MedicalResearch.com: What is the background for this study? What are the main findings?

Response: The US Food and Drug Administration (FDA) requires pictorial warnings on cigarette packs, but implementation was stalled by a 2012 lawsuit by the tobacco industry. The US Court of Appeals for the DC Circuit ruled against pictorial warnings, saying that FDA had “not provided a shred of evidence” that the pictorial warnings reduce smoking. To address this critique, our randomized trial examined the impact on smoking behavior of adding pictorial warnings to the front and back of cigarette packs. We found that smokers with pictorial warnings on their packs were more likely to attempt to quit and to successfully quit than those whose packs had text-only warnings.

MedicalResearch.com: What should readers take away from your report?

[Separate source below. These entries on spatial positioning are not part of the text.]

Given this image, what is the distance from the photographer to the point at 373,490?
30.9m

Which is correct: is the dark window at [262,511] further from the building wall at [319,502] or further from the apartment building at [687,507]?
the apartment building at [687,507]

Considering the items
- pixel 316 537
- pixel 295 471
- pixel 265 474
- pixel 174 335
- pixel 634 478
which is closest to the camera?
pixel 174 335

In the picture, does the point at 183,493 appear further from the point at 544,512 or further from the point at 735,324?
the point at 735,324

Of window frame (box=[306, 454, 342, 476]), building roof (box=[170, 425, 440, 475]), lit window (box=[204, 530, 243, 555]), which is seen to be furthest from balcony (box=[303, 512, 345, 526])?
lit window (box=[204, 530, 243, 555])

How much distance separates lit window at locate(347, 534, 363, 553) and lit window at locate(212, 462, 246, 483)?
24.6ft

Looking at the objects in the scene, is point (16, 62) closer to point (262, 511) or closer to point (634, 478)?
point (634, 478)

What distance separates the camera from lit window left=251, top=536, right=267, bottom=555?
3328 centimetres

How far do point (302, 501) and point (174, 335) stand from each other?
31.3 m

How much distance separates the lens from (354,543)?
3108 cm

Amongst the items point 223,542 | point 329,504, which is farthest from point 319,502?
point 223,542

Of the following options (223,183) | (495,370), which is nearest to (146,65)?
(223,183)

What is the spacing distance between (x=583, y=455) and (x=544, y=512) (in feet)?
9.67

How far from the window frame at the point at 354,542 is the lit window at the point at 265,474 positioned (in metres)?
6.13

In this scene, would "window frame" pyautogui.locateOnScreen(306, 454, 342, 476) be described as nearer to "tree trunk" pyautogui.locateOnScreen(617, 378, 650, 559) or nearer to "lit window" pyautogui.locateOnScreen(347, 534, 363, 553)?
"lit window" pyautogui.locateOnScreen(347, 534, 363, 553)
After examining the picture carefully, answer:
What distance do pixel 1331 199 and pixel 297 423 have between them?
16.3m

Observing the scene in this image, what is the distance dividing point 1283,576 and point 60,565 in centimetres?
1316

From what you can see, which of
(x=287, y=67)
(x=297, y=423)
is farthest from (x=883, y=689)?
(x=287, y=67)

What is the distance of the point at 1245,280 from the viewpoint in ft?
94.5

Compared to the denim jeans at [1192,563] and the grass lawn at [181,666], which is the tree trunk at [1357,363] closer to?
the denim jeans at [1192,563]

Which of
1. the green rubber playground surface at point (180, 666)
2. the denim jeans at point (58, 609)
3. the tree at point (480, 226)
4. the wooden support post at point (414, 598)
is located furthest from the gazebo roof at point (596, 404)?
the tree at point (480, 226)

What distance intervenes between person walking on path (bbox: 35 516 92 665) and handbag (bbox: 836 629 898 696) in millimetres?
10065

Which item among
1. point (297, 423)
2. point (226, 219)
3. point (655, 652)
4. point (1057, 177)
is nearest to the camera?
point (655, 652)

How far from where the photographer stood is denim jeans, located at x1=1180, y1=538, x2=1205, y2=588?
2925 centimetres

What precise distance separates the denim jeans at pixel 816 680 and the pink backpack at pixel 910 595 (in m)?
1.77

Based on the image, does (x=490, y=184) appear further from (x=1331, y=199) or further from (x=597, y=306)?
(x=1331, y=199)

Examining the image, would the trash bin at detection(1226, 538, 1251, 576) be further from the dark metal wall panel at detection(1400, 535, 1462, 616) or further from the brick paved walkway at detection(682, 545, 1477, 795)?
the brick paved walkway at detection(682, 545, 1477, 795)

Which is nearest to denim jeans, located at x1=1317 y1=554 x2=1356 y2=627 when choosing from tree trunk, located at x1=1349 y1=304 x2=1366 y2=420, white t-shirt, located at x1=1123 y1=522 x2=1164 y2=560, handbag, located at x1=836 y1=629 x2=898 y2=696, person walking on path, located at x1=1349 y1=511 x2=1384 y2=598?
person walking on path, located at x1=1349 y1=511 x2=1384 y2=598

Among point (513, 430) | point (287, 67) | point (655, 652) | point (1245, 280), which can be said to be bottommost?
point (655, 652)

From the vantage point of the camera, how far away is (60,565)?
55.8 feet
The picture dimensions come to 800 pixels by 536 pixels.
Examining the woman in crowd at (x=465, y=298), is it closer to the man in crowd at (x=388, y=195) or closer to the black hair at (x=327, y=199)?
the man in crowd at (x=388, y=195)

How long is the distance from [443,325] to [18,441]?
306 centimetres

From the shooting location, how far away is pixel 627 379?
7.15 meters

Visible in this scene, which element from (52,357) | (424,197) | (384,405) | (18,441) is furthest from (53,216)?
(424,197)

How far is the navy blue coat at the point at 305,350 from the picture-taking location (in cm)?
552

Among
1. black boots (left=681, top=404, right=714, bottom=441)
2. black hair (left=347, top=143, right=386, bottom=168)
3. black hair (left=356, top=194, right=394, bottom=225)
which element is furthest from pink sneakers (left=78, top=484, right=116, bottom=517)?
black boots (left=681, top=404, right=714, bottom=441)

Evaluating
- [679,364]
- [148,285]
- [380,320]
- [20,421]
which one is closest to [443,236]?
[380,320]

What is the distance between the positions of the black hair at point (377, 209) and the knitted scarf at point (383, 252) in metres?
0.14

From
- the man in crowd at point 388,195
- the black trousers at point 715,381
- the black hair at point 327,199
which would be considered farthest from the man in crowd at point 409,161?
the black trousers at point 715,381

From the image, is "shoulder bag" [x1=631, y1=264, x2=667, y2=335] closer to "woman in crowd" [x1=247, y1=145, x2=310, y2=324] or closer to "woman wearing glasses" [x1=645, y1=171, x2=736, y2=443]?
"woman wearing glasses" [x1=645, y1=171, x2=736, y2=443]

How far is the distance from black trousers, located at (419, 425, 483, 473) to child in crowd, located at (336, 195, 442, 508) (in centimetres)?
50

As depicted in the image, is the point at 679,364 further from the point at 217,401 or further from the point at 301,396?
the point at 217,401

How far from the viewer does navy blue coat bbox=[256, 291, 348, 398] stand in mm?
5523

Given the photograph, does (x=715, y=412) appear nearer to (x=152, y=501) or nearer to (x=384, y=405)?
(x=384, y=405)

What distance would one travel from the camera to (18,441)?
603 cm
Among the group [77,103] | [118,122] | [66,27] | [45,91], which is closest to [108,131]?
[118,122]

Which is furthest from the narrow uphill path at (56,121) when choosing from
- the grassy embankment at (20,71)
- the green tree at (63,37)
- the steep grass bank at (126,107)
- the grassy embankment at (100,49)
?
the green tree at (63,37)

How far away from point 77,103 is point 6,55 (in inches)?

Response: We found that pictorial warnings promoted quit attempts and successful quitting over a 4-week period. The warnings also led smokers to reflect on the health harms of smoking and talk about these harms with other people. Pictorial warnings are a promising policy solution for promoting quit attempts and helping smokers quit smoking altogether.

MedicalResearch.com: What recommendations do you have for future research as a result of this study?

Response: Our study was limited to a month-long period. Future research could examine the impact of pictorial warnings over a longer period of time in an experimental setting. Knowing that pictorial warnings encourage quitting, studies could also look more closely at which types of pictorial warnings are most effective.

MedicalResearch.com: Is there anything else you would like to add?

Response: The US has not changed its cigarette pack warnings in over 30 years. The current warnings have become ineffective and stale. It is time for the US catch up with the 89 countries that have adopted pictorial warnings.

MedicalResearch.com: Thank you for your contribution to the MedicalResearch.com community.

Citation:

Brewer NT, Hall MG, Noar SM, et al. Effect of Pictorial Cigarette Pack Warnings on Changes in Smoking Behavior: A Randomized Clinical Trial. JAMA Intern Med.Published online June 06, 2016. doi:10.1001/jamainternmed.2016.2621.

Note: Content is Not intended as medical advice. Please consult your health care provider regarding your specific medical condition and questions.